Held in December in Imus, Cavite province, Paskuhan sa Imus (Christmas at Imus) is a month-long festival which celebrates the Filipinos’ unique Christmas traditions. Imus City is bathed in thousands of lights, a dazzling array of lanterns of all shapes and outdoor décor that evoke the warm memories of one’s childhood.
A food fair featuring native sweets and Christmas delicacies and a trade fair feature the best of Cavite. Native food delicacies include fish curries and spicy vegetable dishes. Every night the town celebrates the festive season with traditional dancing and singing competitions and a grand parol competition. The nightly entertainment shows and events are capped with the enactment of the Panunuluyan (Visitation), Imus-style.
Mabuhay ang Paskuhan sa Imus!
Christmas tree maker on Roxas Boulevard (Philippine Star Photo)
Segments of Roxas Boulevard in Pasay and Manila are transformed every year to a virtual Christmas wonderland with vendors selling handmade Christmas trees of all colors and shapes.
Mostly made of wooden twigs (from the ‘kulasi’ plant) painstakingly nailed and shape to form Christmas trees, Roxas Boulevard attracts flocks of shoppers looking for their ideal Christmas tree. White, pink and the classic green-colored trees are on offer, and haggling is de rigeur. Motorists on Roxas Boulevard are treated to the sight of these trees that signal the merry and hectic Pinoy Christmas season.
Long live handmade Christmas trees!
Karoling (carolling) takes a special meaning and atmosphere in Philippine Christmas and is among the well-loved Christmas traditions that is being enthusiastically practiced every year by people of all ages.
From professional choirs, singing groups, music bands to little children, every Filipino must have experienced or witnessed the joy of karoling. In schools, student choirs form special karoling teams to perform on Christmas to generate funds for school or charity projects. In hospitals, carollers are welcomed to bring cheer, and at shopping malls Christmas songs echo from enthusiastic carollers to add a little festivity and cheer to the holiday season.

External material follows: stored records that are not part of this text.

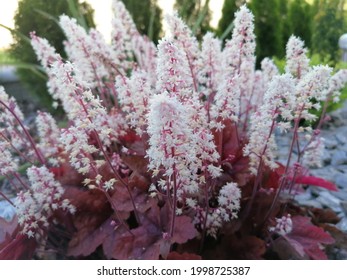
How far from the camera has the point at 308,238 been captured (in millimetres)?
1229

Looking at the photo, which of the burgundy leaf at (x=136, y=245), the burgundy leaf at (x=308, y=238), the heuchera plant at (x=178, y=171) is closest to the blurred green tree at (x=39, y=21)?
the heuchera plant at (x=178, y=171)

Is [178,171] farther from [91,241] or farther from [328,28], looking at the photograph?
[328,28]

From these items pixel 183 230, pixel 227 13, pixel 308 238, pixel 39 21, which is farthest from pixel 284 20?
pixel 183 230

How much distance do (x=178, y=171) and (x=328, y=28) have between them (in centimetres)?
154

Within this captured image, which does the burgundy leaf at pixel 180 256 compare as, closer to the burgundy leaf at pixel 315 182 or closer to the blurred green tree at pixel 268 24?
the burgundy leaf at pixel 315 182

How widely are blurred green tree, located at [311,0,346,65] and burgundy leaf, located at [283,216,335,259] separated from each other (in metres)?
0.99

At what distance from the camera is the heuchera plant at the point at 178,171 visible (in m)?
0.98

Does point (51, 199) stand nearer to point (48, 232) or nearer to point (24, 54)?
point (48, 232)

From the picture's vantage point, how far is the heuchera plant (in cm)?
98

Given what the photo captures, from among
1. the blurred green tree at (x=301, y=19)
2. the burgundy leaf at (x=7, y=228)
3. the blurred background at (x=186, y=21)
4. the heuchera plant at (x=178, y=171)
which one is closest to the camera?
the heuchera plant at (x=178, y=171)

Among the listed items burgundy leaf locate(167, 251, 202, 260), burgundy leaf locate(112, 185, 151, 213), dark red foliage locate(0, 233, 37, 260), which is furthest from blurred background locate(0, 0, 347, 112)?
burgundy leaf locate(167, 251, 202, 260)

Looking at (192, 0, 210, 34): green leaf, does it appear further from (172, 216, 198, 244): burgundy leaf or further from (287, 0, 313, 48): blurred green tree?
(172, 216, 198, 244): burgundy leaf

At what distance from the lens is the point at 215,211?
116 centimetres

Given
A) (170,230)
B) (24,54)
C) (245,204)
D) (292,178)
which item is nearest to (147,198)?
(170,230)
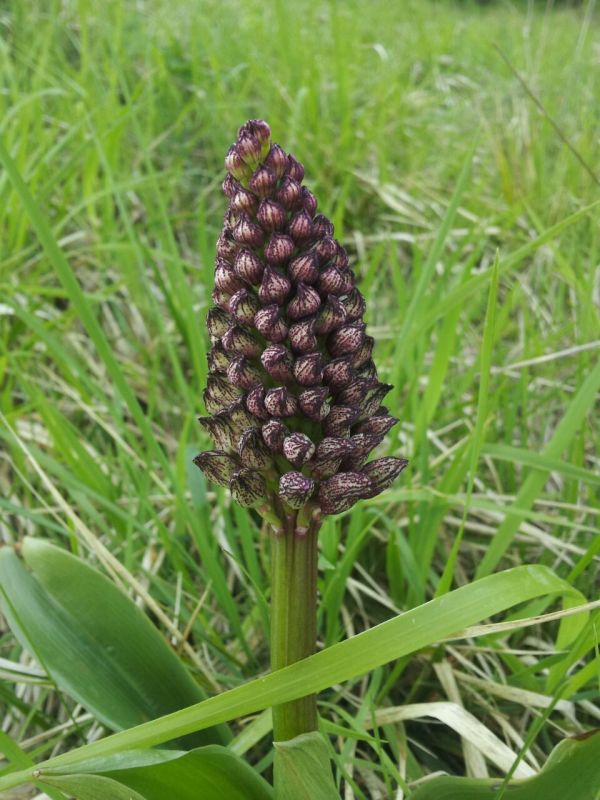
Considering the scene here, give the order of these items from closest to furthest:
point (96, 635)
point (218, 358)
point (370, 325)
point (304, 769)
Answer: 1. point (304, 769)
2. point (218, 358)
3. point (96, 635)
4. point (370, 325)

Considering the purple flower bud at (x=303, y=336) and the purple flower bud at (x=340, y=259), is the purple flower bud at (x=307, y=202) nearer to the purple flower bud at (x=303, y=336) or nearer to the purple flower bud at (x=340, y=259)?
the purple flower bud at (x=340, y=259)

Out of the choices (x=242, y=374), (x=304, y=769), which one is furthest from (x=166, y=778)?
(x=242, y=374)

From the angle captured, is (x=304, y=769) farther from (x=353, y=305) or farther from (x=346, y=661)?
(x=353, y=305)

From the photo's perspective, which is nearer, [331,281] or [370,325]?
[331,281]

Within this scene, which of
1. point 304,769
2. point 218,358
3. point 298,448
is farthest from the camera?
point 218,358

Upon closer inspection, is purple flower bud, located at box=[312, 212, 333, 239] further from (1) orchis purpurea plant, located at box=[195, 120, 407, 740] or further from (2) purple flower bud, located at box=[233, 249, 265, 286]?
(2) purple flower bud, located at box=[233, 249, 265, 286]
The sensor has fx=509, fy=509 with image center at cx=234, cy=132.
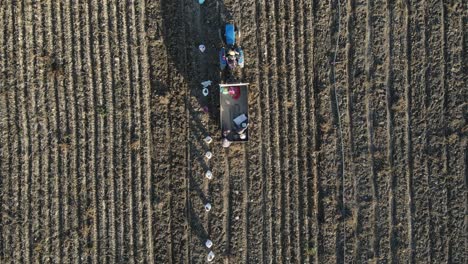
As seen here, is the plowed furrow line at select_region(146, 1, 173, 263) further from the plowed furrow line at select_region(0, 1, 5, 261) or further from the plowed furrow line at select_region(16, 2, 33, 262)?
the plowed furrow line at select_region(0, 1, 5, 261)

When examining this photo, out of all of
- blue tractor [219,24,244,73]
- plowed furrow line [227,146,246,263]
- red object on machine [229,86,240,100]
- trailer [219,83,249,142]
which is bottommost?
plowed furrow line [227,146,246,263]

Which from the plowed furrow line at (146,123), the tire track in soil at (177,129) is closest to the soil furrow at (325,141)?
the tire track in soil at (177,129)

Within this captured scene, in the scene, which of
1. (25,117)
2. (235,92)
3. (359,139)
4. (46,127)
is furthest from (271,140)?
(25,117)

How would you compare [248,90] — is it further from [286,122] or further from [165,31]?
→ [165,31]

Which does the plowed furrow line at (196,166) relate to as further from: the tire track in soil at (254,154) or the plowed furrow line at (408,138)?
the plowed furrow line at (408,138)

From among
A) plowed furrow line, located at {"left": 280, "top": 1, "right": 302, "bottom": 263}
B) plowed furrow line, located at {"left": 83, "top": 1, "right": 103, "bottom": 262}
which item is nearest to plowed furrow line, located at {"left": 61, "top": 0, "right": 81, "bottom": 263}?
plowed furrow line, located at {"left": 83, "top": 1, "right": 103, "bottom": 262}

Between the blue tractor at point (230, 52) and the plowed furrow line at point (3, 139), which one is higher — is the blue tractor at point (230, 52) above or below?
above
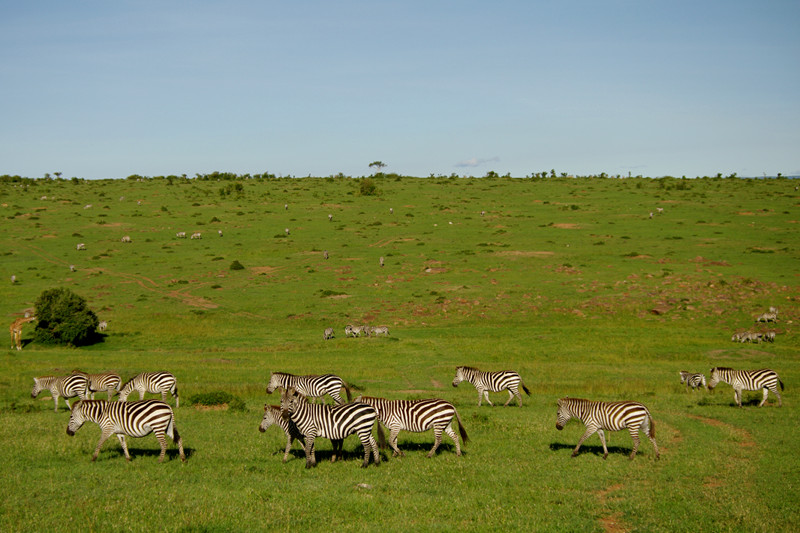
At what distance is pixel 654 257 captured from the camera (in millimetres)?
66688

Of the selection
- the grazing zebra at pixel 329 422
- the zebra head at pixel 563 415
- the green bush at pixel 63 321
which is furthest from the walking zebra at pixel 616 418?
the green bush at pixel 63 321

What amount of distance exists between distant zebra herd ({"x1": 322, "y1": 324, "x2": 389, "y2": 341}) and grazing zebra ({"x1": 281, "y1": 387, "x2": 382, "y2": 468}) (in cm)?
2829

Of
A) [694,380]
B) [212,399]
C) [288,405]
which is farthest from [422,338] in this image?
[288,405]

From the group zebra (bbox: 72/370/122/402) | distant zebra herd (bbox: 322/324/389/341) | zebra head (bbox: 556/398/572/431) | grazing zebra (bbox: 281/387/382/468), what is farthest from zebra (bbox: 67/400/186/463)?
distant zebra herd (bbox: 322/324/389/341)

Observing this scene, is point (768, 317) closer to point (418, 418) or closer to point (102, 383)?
point (418, 418)

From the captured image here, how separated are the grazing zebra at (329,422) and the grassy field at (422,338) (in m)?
0.71

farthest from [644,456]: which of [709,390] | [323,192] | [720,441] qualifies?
[323,192]

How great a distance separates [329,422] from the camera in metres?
17.2

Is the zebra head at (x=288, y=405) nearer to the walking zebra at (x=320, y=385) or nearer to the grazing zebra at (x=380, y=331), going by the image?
the walking zebra at (x=320, y=385)

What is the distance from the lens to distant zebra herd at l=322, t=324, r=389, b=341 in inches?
1799

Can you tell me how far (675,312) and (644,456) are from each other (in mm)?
35443

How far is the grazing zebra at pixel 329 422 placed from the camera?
1711 cm

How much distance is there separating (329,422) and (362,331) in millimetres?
29347

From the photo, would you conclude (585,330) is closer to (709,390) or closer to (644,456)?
(709,390)
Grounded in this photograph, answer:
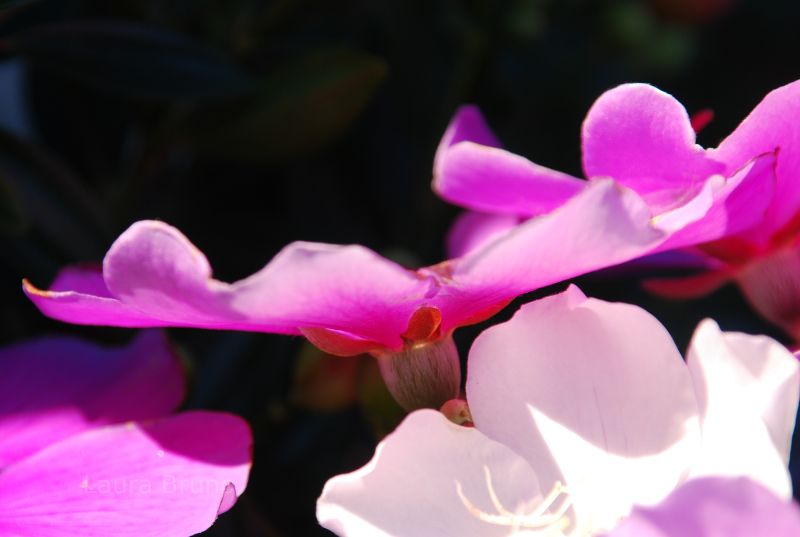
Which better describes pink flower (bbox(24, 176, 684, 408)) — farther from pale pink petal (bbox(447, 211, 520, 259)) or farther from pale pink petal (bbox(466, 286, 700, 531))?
pale pink petal (bbox(447, 211, 520, 259))

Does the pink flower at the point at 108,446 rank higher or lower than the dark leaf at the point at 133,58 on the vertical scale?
lower

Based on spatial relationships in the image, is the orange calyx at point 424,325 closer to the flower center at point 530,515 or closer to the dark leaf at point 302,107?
the flower center at point 530,515

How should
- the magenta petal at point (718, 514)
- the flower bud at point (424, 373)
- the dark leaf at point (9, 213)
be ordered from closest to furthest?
the magenta petal at point (718, 514), the flower bud at point (424, 373), the dark leaf at point (9, 213)

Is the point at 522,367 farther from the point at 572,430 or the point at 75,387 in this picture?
the point at 75,387

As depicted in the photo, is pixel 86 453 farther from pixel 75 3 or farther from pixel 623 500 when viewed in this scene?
pixel 75 3

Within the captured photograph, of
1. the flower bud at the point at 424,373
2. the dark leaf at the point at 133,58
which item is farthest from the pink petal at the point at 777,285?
the dark leaf at the point at 133,58

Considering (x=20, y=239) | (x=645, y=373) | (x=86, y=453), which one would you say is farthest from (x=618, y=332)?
(x=20, y=239)
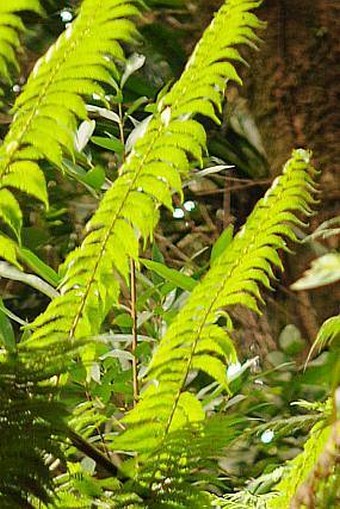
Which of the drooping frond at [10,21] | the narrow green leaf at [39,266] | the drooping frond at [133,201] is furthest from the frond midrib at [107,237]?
the narrow green leaf at [39,266]

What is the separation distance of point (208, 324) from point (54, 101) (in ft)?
0.56

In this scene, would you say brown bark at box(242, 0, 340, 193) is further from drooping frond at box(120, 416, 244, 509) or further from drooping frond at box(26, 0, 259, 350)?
drooping frond at box(120, 416, 244, 509)

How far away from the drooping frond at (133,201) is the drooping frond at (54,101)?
51mm

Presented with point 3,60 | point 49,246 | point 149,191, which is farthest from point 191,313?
point 49,246

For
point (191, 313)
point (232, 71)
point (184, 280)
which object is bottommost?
point (184, 280)

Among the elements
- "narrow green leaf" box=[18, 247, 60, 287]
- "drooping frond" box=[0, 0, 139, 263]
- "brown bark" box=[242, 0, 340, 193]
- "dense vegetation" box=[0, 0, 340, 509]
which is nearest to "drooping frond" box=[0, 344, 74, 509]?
"dense vegetation" box=[0, 0, 340, 509]

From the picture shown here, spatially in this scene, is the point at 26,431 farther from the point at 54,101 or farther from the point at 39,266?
the point at 39,266

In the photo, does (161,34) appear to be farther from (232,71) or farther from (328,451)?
(328,451)

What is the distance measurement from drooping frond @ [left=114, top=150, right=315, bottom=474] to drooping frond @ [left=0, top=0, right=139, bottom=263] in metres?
0.12

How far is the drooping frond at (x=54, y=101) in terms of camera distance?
0.56 meters

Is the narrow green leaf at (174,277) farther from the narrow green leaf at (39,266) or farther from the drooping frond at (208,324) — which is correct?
the drooping frond at (208,324)

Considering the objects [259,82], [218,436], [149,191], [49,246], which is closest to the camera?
[218,436]

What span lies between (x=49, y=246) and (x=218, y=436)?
1457 millimetres

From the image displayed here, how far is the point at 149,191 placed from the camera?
2.00 feet
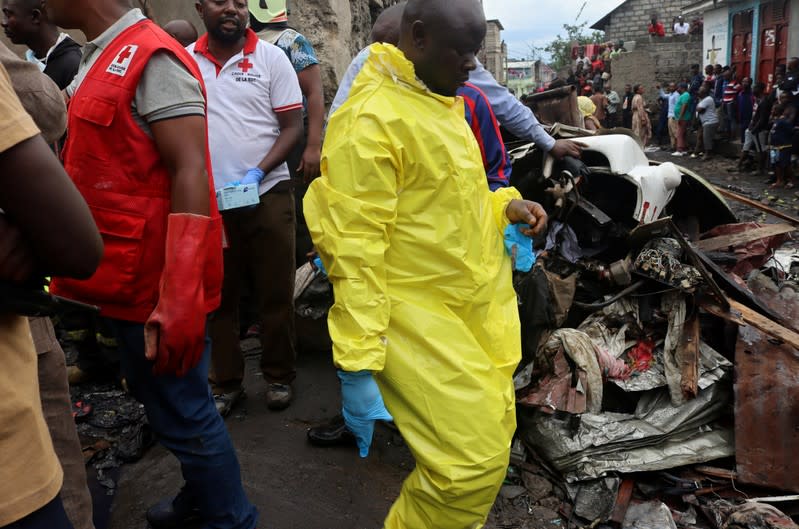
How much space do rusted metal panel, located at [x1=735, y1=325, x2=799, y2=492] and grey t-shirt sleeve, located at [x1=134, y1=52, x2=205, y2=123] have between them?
2.78 metres

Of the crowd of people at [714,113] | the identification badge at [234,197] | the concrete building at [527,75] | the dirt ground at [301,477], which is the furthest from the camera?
the concrete building at [527,75]

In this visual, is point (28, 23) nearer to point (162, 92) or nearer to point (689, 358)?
point (162, 92)

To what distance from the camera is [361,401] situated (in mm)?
1812

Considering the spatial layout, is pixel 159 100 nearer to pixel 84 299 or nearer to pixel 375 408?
pixel 84 299

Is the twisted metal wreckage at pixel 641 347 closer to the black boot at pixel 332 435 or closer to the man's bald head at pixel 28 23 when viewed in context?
the black boot at pixel 332 435

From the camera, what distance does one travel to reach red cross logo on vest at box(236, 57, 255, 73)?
9.98 ft

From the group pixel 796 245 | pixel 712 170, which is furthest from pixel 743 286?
pixel 712 170

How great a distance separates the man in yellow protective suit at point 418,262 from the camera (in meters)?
1.79

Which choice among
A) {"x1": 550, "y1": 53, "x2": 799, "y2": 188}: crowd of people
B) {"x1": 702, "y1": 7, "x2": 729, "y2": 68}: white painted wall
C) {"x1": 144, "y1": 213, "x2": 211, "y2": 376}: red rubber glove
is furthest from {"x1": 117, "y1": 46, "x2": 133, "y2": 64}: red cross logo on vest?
{"x1": 702, "y1": 7, "x2": 729, "y2": 68}: white painted wall

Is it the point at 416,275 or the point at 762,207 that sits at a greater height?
the point at 416,275

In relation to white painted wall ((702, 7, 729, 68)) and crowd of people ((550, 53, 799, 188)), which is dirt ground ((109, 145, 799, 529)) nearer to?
crowd of people ((550, 53, 799, 188))

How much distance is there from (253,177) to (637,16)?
30967 mm

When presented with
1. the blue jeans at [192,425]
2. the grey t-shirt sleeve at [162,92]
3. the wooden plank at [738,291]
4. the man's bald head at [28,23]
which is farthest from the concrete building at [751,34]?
the blue jeans at [192,425]

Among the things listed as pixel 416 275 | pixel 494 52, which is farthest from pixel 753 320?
pixel 494 52
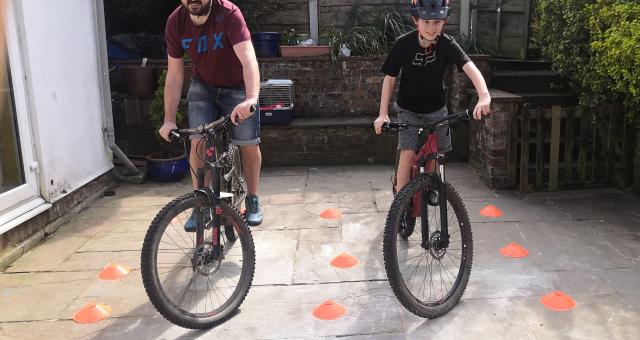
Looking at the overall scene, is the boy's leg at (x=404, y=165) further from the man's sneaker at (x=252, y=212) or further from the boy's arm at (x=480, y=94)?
the man's sneaker at (x=252, y=212)

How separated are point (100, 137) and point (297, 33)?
3.23 metres

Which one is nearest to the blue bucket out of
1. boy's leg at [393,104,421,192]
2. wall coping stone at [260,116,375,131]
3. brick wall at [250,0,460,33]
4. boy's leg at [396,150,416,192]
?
brick wall at [250,0,460,33]

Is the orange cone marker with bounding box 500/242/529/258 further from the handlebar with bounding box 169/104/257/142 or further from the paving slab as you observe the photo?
the handlebar with bounding box 169/104/257/142

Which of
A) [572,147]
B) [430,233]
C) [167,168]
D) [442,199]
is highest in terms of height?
[442,199]

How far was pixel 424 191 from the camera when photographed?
3.21 m

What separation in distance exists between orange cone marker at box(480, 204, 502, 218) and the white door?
11.8ft

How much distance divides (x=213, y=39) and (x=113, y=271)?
5.57ft

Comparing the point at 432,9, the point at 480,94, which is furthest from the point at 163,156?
the point at 480,94

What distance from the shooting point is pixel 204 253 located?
3.09 m

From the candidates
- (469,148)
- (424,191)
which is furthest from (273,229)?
(469,148)

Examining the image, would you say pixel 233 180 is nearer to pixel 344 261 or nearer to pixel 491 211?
pixel 344 261

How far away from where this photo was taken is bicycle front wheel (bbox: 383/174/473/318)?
301 centimetres

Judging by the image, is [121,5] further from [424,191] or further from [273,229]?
[424,191]

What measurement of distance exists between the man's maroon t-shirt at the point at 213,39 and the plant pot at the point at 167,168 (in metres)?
2.45
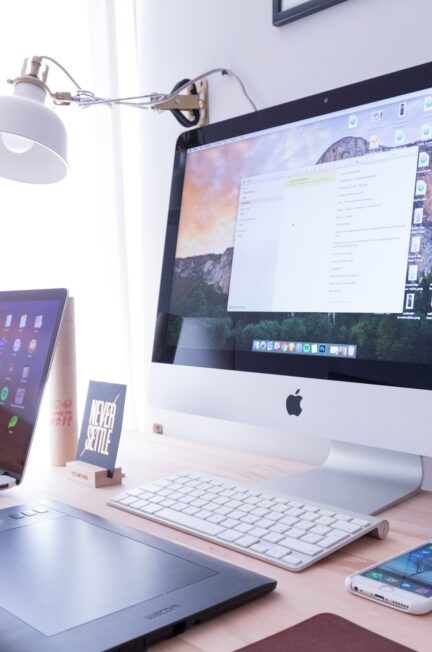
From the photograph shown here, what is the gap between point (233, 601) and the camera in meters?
0.52

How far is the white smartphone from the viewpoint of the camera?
0.51 metres

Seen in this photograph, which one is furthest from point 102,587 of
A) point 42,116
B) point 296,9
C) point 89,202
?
point 89,202

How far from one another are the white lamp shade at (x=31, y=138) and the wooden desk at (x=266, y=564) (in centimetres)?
52

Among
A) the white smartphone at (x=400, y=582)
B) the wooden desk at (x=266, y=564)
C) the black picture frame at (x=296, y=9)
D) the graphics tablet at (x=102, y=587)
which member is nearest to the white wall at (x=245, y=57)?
the black picture frame at (x=296, y=9)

And for little children a spontaneously formed karoling team will sing at your doorstep with expectations for a treat or pamasko, similar to the Halloween ‘trick or treat,” except that this time no nasty trick should be dispensed. With hand-made or recycled drums (milk cans), bells and other ‘music instruments’ such as ‘tansan’ tambourines (made of flattened softdrink bottle caps) these kids can be quite resourceful and determined. They would expectantly wait for homeowners to reward them with coins and if rewarded would express their thanks by singing “Thank you, thank you, ang babait ninyo (you are so kind), thank you!” But if homeowners won’t give anything or ignore them, the children would sing, “Thank you, thank you. Ang babarat ninyo (you are so miserly)!”
But whether it be a professional choir or a ragtag group of children carollers, Pinoy Christmas retains its special spirit and nostalgia to bring cheer to everyone.
Long live Philippine Christmas traditions!